Egypt Constitution VLM

This model is a fine-tuned Vision-Language Model (VLM) based on Gemma-3-4B-IT (quantized to 4-bit via Unsloth). It is designed to extract highly structured JSON data—including constitutional articles, page metadata, legal intent, and named entities—directly from scanned images of Arabic constitutional and legal documents.

Model Details

Model Description

This model leverages Parameter-Efficient Fine-Tuning (PEFT) using LoRA on the Gemma-3 architecture. By processing image inputs of scanned legal documents alongside specific instructions, it accurately transcribes Arabic text while simultaneously structuring the output into a predefined JSON schema. Vision layers, Language layers, Attention modules, and MLP modules were all targeted during the fine-tuning process.

  • Developed by: [Mahmoud Essam]
  • Model type: Vision-Language Model (VLM) with LoRA Adapters
  • Language(s) (NLP): Arabic (content extraction), English (JSON keys/schema)
  • License: Apache 2.0 (Inherited from Gemma-3)
  • Finetuned from model: unsloth/gemma-3-4b-it-unsloth-bnb-4bit

Uses

Direct Use

The primary use case is the digitization and structured data extraction from scanned Arabic legal documents (specifically the Egyptian Constitution). By providing a document image as input, the model outputs a structured JSON object containing:

  • Page Metadata: Source document, page number, language.
  • Hierarchy Context: Part and Chapter titles.
  • Articles: raw text, cleaned body text, legal intent, key entities, Arabic summaries, and keywords.

Out-of-Scope Use

  • Recognition of highly illegible handwritten Arabic documents.
  • General-purpose conversational AI or chat tasks (it is highly specialized for JSON extraction).
  • Processing documents in languages other than Arabic.

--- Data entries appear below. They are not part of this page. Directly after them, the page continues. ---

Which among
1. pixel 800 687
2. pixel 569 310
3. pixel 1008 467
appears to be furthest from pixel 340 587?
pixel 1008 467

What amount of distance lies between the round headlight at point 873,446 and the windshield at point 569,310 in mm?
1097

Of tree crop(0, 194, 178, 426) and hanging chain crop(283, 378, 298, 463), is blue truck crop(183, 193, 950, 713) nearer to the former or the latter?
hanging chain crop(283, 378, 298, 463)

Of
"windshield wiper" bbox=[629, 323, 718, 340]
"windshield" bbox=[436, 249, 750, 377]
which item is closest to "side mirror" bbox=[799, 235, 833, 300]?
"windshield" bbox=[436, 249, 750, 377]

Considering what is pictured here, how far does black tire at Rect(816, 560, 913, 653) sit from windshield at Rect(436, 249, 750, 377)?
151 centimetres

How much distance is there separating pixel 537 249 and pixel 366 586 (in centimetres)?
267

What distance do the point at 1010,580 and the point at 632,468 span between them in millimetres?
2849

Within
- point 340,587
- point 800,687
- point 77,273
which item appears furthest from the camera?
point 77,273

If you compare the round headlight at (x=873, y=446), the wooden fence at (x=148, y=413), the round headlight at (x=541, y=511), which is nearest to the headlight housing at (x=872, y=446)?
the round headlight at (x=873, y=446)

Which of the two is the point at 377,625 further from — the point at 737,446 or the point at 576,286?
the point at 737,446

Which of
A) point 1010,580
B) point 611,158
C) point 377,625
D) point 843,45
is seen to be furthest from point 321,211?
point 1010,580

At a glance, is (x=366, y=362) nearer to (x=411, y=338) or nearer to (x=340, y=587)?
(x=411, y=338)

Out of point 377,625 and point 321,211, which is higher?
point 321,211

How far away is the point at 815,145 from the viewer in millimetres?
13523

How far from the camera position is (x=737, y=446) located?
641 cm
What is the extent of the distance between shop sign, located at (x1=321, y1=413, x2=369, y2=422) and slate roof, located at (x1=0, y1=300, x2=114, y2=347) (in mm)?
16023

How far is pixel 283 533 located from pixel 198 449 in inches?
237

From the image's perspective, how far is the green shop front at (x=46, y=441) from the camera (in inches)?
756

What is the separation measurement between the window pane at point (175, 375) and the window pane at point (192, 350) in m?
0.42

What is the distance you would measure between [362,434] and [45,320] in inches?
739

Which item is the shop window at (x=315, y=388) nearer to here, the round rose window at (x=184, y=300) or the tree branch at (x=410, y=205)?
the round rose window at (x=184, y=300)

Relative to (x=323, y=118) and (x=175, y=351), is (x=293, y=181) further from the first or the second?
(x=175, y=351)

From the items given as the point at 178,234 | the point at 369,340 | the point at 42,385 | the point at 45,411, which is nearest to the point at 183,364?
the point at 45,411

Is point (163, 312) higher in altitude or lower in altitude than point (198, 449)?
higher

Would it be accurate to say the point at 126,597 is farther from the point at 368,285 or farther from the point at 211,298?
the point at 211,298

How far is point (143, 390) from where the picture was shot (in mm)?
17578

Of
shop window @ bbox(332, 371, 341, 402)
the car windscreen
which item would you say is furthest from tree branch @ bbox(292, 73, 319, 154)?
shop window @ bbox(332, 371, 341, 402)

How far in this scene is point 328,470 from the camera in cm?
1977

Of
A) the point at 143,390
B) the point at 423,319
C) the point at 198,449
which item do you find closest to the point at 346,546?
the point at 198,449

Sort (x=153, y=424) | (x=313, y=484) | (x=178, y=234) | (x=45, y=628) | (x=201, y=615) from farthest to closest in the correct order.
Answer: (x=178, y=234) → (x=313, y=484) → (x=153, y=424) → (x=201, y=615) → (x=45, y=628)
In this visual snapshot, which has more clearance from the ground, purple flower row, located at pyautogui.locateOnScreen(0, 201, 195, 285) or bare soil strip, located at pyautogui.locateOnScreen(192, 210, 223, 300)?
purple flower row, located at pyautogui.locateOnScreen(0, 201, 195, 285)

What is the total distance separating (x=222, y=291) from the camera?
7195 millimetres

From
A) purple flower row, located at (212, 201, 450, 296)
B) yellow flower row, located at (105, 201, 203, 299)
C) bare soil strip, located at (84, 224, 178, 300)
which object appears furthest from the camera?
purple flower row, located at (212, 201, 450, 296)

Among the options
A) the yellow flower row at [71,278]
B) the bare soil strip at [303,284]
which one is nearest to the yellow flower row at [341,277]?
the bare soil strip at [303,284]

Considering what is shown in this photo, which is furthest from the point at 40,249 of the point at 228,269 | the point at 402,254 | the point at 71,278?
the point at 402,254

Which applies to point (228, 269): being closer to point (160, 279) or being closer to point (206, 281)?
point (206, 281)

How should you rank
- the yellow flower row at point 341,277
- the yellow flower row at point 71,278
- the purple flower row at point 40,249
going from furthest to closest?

Bias, Risks, and Limitations

  • Domain Specificity: The model is heavily optimized for formal Arabic legal and constitutional texts. It may hallucinate or underperform on standard conversational Arabic or vastly different document layouts (e.g., newspapers, unstructured letters).
  • Resolution Sensitivity: The model relies heavily on a specific image preprocessing pipeline (resizing and padding to 1024x1024). Feeding raw, unformatted images may degrade performance.

Recommendations

Users should ensure that input images undergo the identical preprocessing steps used during training (Grayscale, Autocontrast, Denoising, Sharpening, and Padding) to achieve optimal extraction accuracy. Human-in-the-loop verification is recommended for critical legal digitization tasks.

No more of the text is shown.